Leo’s parents have not yet mastered the use of their computer to video chat, so he connects with them the old-fashioned way: he calls them. He waits until Franny is busy in the kitchen, steps outside in the chilly December air, protecting her from the loudness of his parents’ voices and their television that will be blaring in the background.
“Hi Mom.” It’s always his mother who answers the phone. “Who is that?” he hears his father shout. “It’s Leo,” his mother says, before she’s even said hello back. The phone line crackles, buzzes, then his father is on the extension.
“Merry Christmas, Dad.”
“When are you coming over?” his father shouts. It’s not an angry shout. It’s simply that his father has a binary volume setting. He either shouts or is silent.

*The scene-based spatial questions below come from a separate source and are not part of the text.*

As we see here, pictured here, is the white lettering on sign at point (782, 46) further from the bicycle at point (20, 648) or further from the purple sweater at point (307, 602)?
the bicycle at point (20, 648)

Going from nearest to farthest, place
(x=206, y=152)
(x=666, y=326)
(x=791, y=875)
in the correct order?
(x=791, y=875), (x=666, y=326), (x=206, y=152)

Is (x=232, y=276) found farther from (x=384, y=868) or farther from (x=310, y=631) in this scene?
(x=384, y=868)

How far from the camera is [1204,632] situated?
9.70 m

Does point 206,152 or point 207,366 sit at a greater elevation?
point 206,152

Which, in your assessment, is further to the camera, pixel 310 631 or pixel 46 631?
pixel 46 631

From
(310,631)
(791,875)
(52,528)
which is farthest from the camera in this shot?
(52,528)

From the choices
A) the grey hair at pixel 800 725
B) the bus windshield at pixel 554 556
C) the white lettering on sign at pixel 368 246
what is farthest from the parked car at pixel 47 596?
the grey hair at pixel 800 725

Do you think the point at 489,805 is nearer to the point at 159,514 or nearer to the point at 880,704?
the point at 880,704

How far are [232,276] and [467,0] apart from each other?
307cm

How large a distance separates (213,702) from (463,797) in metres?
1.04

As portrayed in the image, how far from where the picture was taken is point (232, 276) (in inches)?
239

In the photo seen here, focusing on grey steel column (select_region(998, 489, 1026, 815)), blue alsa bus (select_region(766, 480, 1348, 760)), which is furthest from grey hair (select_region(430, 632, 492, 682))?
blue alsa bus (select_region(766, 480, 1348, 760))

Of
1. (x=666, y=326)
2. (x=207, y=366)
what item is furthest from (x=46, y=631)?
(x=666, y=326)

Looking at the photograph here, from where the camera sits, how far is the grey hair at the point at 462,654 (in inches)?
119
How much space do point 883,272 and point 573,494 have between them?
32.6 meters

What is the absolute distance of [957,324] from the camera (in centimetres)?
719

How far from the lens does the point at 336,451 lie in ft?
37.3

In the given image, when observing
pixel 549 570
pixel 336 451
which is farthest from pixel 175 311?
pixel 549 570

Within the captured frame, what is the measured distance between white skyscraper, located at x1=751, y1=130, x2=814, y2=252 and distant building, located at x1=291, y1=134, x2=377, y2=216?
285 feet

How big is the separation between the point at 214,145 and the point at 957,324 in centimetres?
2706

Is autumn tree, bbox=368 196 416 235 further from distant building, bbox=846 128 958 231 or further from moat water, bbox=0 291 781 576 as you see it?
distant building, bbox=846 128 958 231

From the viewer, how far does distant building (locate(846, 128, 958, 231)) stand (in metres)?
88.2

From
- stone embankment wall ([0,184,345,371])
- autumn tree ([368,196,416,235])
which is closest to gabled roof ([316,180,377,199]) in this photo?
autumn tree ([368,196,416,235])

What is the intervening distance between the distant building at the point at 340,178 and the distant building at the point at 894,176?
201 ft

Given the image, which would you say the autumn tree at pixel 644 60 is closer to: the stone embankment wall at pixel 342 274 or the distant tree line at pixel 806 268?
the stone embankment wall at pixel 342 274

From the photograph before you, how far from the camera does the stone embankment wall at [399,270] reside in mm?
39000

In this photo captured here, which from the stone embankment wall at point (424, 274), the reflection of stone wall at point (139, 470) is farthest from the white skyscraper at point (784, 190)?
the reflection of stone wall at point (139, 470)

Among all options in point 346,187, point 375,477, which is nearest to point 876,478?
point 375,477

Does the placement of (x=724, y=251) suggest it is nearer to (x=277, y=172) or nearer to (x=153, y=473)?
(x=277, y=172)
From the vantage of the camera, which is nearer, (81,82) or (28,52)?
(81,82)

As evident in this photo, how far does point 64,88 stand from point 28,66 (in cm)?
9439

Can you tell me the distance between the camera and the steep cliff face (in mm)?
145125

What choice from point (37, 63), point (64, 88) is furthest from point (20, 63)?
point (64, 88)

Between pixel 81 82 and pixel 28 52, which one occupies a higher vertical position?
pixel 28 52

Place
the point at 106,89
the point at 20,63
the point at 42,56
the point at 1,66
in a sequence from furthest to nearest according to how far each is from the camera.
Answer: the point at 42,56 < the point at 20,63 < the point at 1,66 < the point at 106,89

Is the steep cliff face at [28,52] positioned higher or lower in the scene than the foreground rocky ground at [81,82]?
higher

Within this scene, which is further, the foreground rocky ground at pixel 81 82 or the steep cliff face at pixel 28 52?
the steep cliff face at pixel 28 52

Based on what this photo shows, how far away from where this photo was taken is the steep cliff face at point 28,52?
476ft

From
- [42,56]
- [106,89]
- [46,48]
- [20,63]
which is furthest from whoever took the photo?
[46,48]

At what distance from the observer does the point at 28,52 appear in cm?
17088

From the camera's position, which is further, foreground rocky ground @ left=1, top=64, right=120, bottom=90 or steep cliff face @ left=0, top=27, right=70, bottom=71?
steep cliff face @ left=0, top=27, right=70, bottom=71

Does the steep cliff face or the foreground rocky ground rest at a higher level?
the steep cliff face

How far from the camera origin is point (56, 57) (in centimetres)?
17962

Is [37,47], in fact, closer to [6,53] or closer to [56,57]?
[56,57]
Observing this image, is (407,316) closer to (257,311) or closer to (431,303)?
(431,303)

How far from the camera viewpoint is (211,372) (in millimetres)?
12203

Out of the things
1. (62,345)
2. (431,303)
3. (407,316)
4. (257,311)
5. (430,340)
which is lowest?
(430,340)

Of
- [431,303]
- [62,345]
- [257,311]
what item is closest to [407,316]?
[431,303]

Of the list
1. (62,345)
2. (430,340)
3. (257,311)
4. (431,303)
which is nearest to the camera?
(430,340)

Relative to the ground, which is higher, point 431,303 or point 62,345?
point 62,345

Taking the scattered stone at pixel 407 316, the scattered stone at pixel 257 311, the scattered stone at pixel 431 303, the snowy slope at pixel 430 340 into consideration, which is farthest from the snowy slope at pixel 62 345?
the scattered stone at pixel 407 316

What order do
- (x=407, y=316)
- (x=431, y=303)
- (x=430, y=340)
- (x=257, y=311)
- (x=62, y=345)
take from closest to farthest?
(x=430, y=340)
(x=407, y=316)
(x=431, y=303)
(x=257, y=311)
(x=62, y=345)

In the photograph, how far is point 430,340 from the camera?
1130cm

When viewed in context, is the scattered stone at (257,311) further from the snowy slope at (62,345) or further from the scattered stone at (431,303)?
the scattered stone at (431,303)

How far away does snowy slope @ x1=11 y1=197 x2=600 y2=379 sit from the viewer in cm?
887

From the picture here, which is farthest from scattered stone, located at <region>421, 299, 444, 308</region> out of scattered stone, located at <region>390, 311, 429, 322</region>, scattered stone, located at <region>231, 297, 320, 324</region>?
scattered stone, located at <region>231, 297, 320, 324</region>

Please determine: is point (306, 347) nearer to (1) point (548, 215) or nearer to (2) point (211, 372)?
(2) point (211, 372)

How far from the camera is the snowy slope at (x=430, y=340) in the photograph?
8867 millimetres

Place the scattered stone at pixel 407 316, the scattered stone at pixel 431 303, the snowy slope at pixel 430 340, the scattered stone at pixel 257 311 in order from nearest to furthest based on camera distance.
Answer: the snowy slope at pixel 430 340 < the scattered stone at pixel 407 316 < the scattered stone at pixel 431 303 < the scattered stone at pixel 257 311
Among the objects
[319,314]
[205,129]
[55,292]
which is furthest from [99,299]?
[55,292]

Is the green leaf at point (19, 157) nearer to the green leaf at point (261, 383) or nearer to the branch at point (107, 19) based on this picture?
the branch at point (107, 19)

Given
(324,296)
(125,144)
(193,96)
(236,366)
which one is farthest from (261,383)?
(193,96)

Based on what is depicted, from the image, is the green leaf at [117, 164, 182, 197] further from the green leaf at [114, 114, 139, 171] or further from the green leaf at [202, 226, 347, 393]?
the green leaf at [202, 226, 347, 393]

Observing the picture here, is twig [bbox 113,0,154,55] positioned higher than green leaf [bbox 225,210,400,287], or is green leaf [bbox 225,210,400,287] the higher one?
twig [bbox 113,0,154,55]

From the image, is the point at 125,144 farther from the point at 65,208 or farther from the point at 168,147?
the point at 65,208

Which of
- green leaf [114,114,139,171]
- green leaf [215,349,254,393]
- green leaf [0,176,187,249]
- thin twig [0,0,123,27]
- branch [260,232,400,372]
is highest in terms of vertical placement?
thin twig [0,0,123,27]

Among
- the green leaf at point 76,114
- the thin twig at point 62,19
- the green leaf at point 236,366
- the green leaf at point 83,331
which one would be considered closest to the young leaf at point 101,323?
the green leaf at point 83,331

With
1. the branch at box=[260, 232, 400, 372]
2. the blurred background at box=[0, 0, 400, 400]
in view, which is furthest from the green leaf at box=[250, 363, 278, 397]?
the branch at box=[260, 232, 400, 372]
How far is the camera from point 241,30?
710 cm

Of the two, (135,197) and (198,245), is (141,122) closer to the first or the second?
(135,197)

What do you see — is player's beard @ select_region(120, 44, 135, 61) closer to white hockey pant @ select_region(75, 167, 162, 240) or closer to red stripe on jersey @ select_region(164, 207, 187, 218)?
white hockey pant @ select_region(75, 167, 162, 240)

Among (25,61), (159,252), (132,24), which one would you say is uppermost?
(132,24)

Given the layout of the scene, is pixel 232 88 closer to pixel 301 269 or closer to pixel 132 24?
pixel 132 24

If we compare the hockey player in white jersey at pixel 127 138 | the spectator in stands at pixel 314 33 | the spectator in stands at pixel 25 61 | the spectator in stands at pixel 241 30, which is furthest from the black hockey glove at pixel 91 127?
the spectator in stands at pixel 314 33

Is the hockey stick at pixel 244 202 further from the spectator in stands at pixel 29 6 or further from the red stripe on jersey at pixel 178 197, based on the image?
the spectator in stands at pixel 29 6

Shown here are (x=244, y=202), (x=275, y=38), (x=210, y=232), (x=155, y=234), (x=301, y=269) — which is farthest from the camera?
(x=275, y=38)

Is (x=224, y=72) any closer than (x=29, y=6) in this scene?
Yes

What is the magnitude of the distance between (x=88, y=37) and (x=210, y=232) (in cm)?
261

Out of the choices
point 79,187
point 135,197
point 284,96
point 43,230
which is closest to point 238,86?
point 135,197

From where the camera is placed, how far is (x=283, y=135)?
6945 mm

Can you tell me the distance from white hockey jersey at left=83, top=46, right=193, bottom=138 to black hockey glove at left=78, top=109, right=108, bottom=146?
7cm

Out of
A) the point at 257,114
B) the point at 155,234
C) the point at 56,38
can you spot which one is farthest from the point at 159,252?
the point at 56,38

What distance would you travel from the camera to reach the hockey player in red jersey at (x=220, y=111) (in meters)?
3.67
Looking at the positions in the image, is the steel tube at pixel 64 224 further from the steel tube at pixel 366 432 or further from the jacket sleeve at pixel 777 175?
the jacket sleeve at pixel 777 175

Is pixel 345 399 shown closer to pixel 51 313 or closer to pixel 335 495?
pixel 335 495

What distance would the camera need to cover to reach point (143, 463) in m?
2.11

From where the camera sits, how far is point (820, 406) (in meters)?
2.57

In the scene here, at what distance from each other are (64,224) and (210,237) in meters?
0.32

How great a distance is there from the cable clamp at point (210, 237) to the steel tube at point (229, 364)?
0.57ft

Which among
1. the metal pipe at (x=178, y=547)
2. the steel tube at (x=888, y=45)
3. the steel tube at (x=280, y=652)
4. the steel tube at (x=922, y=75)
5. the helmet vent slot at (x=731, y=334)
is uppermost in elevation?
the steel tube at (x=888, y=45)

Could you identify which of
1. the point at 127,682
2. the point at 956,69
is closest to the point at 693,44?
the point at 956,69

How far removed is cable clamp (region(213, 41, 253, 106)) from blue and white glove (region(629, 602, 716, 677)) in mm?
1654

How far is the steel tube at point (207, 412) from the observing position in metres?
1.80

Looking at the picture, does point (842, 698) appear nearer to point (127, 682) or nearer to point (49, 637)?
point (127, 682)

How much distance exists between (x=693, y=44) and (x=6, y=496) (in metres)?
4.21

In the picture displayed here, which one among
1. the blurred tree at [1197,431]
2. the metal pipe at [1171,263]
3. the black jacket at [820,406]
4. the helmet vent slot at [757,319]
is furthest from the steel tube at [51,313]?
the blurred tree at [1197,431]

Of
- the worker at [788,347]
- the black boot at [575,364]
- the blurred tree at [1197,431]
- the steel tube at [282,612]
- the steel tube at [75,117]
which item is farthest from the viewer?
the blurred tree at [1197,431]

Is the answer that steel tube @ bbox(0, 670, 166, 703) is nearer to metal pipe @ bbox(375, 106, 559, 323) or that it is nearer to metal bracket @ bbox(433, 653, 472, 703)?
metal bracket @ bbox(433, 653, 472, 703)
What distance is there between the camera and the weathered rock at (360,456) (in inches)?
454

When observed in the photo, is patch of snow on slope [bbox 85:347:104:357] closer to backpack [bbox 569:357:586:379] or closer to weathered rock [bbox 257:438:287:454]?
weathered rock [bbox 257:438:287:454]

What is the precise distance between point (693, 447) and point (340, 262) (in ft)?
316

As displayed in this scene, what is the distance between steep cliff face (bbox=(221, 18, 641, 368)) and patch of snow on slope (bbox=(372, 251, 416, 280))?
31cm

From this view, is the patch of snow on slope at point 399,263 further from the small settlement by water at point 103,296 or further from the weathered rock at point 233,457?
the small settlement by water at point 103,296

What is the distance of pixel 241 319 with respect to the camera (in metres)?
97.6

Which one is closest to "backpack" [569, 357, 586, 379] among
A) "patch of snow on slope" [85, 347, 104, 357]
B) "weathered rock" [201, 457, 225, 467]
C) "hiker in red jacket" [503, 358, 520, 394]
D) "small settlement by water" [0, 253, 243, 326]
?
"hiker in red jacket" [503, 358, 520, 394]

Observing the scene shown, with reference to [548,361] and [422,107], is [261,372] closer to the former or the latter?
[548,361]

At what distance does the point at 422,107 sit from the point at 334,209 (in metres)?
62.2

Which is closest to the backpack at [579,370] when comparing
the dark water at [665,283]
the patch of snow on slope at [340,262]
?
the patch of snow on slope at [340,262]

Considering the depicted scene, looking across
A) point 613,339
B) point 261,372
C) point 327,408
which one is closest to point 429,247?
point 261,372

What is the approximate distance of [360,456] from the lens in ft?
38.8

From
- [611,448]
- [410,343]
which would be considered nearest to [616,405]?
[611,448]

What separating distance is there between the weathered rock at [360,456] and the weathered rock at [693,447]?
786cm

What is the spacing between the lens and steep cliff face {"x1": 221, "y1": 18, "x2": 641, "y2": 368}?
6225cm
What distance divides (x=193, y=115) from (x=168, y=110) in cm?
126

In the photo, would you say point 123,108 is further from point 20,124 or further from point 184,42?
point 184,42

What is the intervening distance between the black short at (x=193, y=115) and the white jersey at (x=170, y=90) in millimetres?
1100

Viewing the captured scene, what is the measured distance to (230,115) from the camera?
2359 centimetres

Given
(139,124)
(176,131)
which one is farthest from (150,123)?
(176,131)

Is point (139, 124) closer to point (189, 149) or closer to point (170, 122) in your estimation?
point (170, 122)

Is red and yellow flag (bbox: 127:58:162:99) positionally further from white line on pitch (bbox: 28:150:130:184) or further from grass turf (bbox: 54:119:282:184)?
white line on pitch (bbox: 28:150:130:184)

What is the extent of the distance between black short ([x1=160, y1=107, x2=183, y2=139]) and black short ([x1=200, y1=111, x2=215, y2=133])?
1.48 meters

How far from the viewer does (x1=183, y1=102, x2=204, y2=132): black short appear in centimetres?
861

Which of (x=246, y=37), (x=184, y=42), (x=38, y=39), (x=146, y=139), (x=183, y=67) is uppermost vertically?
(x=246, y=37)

“When the pandemic is over, when we’re all vaccinated, Dad. Like I’ve told you a million times.”
“Your mom needs some help shoveling snow. Her knee’s still not right.”
Leo takes a deep breath. “Mom, you’re not out there shoveling, are you?”
“Well, it needs to be done, and your dad refuses to help.” This goes on for a while, his parents accusing one another or him, Leo trying to offer solutions, until he hears Franny call his name.
“Mom, Dad, I have to go. Franny has breakfast ready. I just wanted to say merry Christmas. I love you both.” It takes a few more rounds to extricate himself, and he knows Franny will be growing annoyed.
When he finally makes it back inside, he discovers he’s wrong. Franny’s not annoyed at all. She grabs him, hugs him.
“Thank you for growing up different than you were raised,” she says.
Leo laughs. “You’re welcome, I guess.”